__Given exercise__
Reproduce the following rows verbatim, with no changes.

Rows from a spatial reasoning dataset:
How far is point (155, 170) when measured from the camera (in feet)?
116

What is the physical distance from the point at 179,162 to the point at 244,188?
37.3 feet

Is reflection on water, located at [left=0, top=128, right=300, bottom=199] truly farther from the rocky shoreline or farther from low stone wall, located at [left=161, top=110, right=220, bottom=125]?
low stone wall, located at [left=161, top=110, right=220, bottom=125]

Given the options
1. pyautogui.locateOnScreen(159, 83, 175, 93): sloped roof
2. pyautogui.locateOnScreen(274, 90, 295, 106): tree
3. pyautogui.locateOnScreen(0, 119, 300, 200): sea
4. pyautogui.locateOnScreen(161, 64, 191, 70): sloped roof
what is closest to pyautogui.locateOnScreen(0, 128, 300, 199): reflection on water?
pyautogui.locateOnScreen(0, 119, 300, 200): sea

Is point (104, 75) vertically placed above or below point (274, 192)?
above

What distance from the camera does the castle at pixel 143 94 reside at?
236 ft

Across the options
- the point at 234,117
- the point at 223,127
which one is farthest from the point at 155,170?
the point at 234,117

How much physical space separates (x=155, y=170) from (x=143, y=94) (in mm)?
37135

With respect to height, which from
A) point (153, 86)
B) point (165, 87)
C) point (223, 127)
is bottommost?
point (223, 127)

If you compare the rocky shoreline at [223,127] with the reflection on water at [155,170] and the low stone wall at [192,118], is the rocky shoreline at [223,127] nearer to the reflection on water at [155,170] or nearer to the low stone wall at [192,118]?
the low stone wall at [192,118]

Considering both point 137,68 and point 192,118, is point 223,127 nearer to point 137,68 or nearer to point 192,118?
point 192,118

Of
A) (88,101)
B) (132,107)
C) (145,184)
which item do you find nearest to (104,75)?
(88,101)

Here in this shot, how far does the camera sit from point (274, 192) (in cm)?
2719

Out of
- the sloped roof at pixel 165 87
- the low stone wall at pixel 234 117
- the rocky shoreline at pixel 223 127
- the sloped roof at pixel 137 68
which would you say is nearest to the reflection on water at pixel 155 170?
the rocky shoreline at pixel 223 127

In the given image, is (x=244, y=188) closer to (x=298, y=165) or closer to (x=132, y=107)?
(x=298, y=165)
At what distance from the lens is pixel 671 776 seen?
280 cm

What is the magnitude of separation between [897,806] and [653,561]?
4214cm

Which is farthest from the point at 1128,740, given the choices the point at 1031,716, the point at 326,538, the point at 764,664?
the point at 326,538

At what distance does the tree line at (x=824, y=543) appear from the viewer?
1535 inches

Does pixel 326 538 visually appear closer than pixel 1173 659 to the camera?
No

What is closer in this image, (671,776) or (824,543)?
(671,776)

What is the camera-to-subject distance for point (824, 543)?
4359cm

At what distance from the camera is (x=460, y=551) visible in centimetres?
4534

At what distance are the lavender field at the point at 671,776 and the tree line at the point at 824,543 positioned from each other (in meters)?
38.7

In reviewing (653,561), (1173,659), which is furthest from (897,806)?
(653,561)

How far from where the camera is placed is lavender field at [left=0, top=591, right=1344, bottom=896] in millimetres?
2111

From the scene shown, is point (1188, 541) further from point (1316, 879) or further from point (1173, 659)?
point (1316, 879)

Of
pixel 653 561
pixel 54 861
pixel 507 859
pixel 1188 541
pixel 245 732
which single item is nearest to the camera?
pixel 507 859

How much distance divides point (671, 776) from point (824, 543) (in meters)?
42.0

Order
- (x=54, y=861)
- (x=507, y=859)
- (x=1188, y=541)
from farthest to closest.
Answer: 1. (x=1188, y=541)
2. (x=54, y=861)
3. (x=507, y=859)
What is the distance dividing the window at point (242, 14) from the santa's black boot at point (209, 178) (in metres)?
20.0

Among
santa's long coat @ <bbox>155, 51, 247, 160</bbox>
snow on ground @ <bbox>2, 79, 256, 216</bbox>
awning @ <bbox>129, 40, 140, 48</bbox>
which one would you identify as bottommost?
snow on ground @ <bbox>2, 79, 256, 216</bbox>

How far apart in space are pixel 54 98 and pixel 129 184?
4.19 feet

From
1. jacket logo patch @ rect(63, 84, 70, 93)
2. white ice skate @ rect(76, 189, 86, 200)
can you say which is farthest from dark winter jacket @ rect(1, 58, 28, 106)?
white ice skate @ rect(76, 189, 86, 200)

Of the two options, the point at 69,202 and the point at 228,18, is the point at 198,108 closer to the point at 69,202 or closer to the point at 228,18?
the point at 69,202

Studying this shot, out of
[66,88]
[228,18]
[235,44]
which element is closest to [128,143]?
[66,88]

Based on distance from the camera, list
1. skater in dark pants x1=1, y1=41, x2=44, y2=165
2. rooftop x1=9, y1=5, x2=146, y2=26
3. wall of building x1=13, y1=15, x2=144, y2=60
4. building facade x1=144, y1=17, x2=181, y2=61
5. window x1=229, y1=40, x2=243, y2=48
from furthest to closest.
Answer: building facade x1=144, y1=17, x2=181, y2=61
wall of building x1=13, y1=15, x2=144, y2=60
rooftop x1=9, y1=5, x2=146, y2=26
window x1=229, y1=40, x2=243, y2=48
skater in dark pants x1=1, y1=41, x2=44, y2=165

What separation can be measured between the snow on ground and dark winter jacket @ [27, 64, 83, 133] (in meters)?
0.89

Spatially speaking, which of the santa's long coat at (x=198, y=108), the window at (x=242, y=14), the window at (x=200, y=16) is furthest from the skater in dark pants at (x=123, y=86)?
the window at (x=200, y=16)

__Correct response__
How far is point (155, 170) when measured from the camera (in feet)?
116

What is the physical distance from the point at 179,162 to the point at 244,188?
37.3 feet

Is reflection on water, located at [left=0, top=128, right=300, bottom=199] truly farther from the rocky shoreline or farther from low stone wall, located at [left=161, top=110, right=220, bottom=125]?
low stone wall, located at [left=161, top=110, right=220, bottom=125]

Given the options
1. pyautogui.locateOnScreen(159, 83, 175, 93): sloped roof
2. pyautogui.locateOnScreen(274, 90, 295, 106): tree
3. pyautogui.locateOnScreen(0, 119, 300, 200): sea
4. pyautogui.locateOnScreen(161, 64, 191, 70): sloped roof
what is closest to pyautogui.locateOnScreen(0, 128, 300, 199): reflection on water?
pyautogui.locateOnScreen(0, 119, 300, 200): sea

Is point (104, 75) vertically placed above or below point (274, 192)?
above

What distance from the camera does the castle at pixel 143 94 reside at?
236 ft

Across the options
- the point at 234,117
- the point at 223,127
which one is farthest from the point at 155,170?
the point at 234,117

How much physical space separates (x=155, y=170) from (x=143, y=94) (in mm)?
37135

With respect to height, which from
A) point (153, 86)
B) point (165, 87)
C) point (223, 127)
is bottommost?
point (223, 127)

If you compare the rocky shoreline at [223,127] with the reflection on water at [155,170] and the low stone wall at [192,118], is the rocky shoreline at [223,127] nearer to the reflection on water at [155,170] or nearer to the low stone wall at [192,118]?
the low stone wall at [192,118]

Considering both point 137,68 and point 192,118, is point 223,127 nearer to point 137,68 or nearer to point 192,118?
point 192,118

Of
A) (88,101)
B) (132,107)
C) (145,184)
which item do you find nearest to (104,75)?
(88,101)

Here in this shot, how far does the camera sit from point (274, 192) (in cm)?
2719

Out of
- the sloped roof at pixel 165 87
- the low stone wall at pixel 234 117
- the rocky shoreline at pixel 223 127
- the sloped roof at pixel 137 68
which would you say is nearest to the reflection on water at pixel 155 170?
the rocky shoreline at pixel 223 127

In the given image, is (x=244, y=188) closer to (x=298, y=165) or closer to (x=132, y=107)?
(x=298, y=165)
At what distance from the lens is pixel 671 776 seen?
280 cm

What is the magnitude of separation between [897,806] and [653,561]?
4214cm

Which is farthest from the point at 1128,740, given the choices the point at 1031,716, the point at 326,538, the point at 764,664?
the point at 326,538

At what distance does the tree line at (x=824, y=543) appear from the viewer?
1535 inches

Does pixel 326 538 visually appear closer than pixel 1173 659 to the camera?
No

What is closer in this image, (671,776) or (824,543)?
(671,776)

What is the camera-to-subject distance for point (824, 543)?
4359cm

At what distance from the camera is (x=460, y=551) visible in centimetres?
4534

At what distance are the lavender field at the point at 671,776 and the tree line at the point at 824,543 positioned from each other (in meters)?
38.7

In reviewing (653,561), (1173,659), which is furthest from (897,806)?
(653,561)

How far from where the camera is placed is lavender field at [left=0, top=591, right=1344, bottom=896] in millimetres?
2111

From the scene shown, is point (1188, 541) further from point (1316, 879) or further from point (1173, 659)?
point (1316, 879)

Of
pixel 653 561
pixel 54 861
pixel 507 859
pixel 1188 541
pixel 245 732
which single item is nearest to the camera?
pixel 507 859

How much distance divides point (671, 776) from point (824, 543) (in meters)?
42.0

Order
- (x=54, y=861)
- (x=507, y=859)
- (x=1188, y=541)
from farthest to closest.
Answer: 1. (x=1188, y=541)
2. (x=54, y=861)
3. (x=507, y=859)
What is the distance dividing the window at point (242, 14) from the santa's black boot at point (209, 178) (in metres)?
20.0

Among
santa's long coat @ <bbox>155, 51, 247, 160</bbox>
snow on ground @ <bbox>2, 79, 256, 216</bbox>
awning @ <bbox>129, 40, 140, 48</bbox>
which one would you identify as bottommost?
snow on ground @ <bbox>2, 79, 256, 216</bbox>

How far apart in space are pixel 54 98 and pixel 129 184?
4.19 feet

From
1. jacket logo patch @ rect(63, 84, 70, 93)
2. white ice skate @ rect(76, 189, 86, 200)
can you say which is farthest from dark winter jacket @ rect(1, 58, 28, 106)?
white ice skate @ rect(76, 189, 86, 200)

Of the two options, the point at 69,202 and the point at 228,18, is the point at 198,108 closer to the point at 69,202 or closer to the point at 228,18?
the point at 69,202

Studying this shot, out of
[66,88]
[228,18]
[235,44]
which element is closest to [128,143]?
[66,88]

Based on distance from the camera, list
1. skater in dark pants x1=1, y1=41, x2=44, y2=165
2. rooftop x1=9, y1=5, x2=146, y2=26
3. wall of building x1=13, y1=15, x2=144, y2=60
4. building facade x1=144, y1=17, x2=181, y2=61
5. window x1=229, y1=40, x2=243, y2=48
from furthest to closest.
Answer: building facade x1=144, y1=17, x2=181, y2=61
wall of building x1=13, y1=15, x2=144, y2=60
rooftop x1=9, y1=5, x2=146, y2=26
window x1=229, y1=40, x2=243, y2=48
skater in dark pants x1=1, y1=41, x2=44, y2=165

What separation can be measured between the snow on ground and dark winter jacket @ [27, 64, 83, 133] (in meters)?
0.89

Spatially speaking, which of the santa's long coat at (x=198, y=108), the window at (x=242, y=14), the window at (x=200, y=16) is furthest from the skater in dark pants at (x=123, y=86)?
the window at (x=200, y=16)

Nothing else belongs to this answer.